Lancaster Mark, Viele Kert, Johnstone A F M, Cooper Robin L
Department of Statistics, University of Kentucky, Lexington, KY 40506-0027, United States.
J Neurosci Methods. 2007 Jan 30;159(2):325-36. doi: 10.1016/j.jneumeth.2006.07.014. Epub 2006 Aug 28.

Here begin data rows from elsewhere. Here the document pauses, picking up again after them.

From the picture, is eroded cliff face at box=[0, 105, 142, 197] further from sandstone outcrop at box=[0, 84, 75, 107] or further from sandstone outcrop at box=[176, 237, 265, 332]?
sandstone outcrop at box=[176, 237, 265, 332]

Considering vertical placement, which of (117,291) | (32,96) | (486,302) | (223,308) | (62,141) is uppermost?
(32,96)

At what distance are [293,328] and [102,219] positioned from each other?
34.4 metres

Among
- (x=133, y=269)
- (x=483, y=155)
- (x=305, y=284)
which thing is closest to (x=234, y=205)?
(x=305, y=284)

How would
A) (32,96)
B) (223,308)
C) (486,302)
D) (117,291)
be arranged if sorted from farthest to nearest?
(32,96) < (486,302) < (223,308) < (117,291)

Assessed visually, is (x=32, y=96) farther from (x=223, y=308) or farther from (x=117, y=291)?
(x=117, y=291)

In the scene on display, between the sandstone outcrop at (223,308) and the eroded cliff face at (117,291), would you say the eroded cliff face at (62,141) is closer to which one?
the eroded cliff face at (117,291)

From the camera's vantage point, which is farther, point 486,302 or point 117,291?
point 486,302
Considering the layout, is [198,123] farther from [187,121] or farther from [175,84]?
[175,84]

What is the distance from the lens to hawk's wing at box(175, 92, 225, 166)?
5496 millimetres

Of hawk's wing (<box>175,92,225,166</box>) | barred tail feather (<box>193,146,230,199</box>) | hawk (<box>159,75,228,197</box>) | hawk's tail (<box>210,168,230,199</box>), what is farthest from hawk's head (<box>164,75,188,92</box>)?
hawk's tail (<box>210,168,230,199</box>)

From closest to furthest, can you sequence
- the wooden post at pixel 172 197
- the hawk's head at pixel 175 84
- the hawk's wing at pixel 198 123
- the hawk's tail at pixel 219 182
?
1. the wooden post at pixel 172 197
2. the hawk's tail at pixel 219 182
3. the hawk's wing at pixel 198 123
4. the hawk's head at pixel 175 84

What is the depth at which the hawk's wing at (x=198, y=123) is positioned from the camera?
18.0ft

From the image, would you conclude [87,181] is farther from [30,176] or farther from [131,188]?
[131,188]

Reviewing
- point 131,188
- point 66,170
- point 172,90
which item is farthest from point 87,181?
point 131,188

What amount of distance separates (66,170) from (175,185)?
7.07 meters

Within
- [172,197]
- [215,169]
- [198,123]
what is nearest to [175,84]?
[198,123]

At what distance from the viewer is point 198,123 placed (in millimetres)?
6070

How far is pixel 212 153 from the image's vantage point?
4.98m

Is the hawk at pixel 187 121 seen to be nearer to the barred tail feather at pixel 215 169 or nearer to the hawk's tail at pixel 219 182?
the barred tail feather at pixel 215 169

We provide both theoretical and computational improvements to the analysis of synaptic transmission data. Theoretically, we demonstrate the correlation structure of observations within evoked postsynaptic potentials (EPSP) are consistent with multiple random draws from a common autoregressive moving-average (ARMA) process of order (2, 2). We use this observation and standard time series results to construct a statistical hypothesis testing procedure for determining whether a given trace is an EPSP. Computationally, we implement this method in R, a freeware statistical language, which reduces the amount of time required for the investigator to classify traces into EPSPs or non-EPSPs and eliminates investigator subjectivity from this classification. In addition, we provide a computational method for calculating common functionals of EPSPs (peak amplitude, decay rate, etc.). The methodology is freely available over the internet. The automated procedure to index the quantal characteristics greatly facilitates determining if any one or multiple parameters are changing due to experimental conditions. In our experience, the software reduces the time required to perform these analyses from hours to minutes.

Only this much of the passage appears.